With the bar set so high, how do Snelson and Carranza face an audition?

“It can be very intimidating, but the light in your soul that loves to perform will shine through,” Snelson said. “The people behind the table will see that.”

There was no director’s table in the studio last Tuesday, but the energy was still palpable as students took to the dance floor. Following a brief warm-up, they lined up to perform “One” with Carranza and Snelson. Teaching Fellow Matt Corriel ’05 accompanied the group on piano, while Carranza called out the steps.

“Change! Toe-ball-heel! Lunge!” he called. “Hats at a jaunty angle! Think of every movement as a picture, precise and sharp. Keep your elbow in line or you’ll smack your neighbor.”

The students had learned the steps with Woodies in a prior class, during shopping period. Practice time was limited to less than two hours, though, because Woodies also had to discuss the syllabus and cover administrative details.

“We really had to plunge right in to prepare for [the performers’] arrival,” said Woodies.

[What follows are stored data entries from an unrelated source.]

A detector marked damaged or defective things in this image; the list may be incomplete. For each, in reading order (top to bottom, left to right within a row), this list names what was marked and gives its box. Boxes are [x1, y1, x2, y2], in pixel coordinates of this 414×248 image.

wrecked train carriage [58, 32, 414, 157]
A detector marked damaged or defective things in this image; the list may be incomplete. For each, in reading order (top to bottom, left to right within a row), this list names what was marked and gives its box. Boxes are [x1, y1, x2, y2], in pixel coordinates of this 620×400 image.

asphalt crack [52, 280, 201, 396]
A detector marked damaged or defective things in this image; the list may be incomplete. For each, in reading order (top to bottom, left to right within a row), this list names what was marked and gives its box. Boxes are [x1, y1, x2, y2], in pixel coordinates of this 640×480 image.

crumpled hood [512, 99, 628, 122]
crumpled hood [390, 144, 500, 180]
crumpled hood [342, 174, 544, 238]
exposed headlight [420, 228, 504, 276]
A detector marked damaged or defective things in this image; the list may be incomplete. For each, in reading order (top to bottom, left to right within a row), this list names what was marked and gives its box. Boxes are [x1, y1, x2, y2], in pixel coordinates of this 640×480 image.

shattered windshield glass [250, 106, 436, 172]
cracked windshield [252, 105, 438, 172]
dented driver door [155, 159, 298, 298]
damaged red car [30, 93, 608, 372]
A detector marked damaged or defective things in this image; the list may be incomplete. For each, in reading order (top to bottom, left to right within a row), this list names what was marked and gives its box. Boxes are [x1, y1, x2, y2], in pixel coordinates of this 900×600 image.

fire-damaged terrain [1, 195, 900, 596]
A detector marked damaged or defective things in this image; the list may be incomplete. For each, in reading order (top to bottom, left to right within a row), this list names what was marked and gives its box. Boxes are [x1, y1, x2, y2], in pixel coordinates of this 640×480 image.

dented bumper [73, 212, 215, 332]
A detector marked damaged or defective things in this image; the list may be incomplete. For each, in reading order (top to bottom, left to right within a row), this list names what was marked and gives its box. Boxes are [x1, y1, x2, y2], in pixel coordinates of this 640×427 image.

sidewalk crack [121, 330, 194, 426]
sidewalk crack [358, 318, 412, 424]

Despite the quick preparation, the students knew their moves well. Rather than teach the steps, Carranza and Snelson were able to focus on small details that would improve the overall performance: the tip of a hat, the flick of a wrist, a smoother way to turn.

“I’ve gotta call up my agent,” Carranza joked, “because it looks like I may be out of a job soon.”

Some of Woodies’ students have Broadway aspirations, but many plan to pursue careers in other fields. Woodies is confident, though, that the course will have a positive impact on all who are enrolled.

“The freedom to communicate with your body, voice, and spirit allows you to do anything,” she said.

Snelson shared a similar sentiment.

“It’s been said for years now that any sort of music or arts education helps with other subjects, such as math,” she said. “It certainly helps your hand-eye coordination, which will be useful for any pre-med students in the room!”

If last Tuesday was any indication, the coming semester holds plenty of excitement for the students in Woodies’ class. They will face papers and exams, of course, and challenging assignments as they unravel the complex history of musical theater. Last week, though, they could focus on one singular sensation: the opportunity to dance for Broadway stars.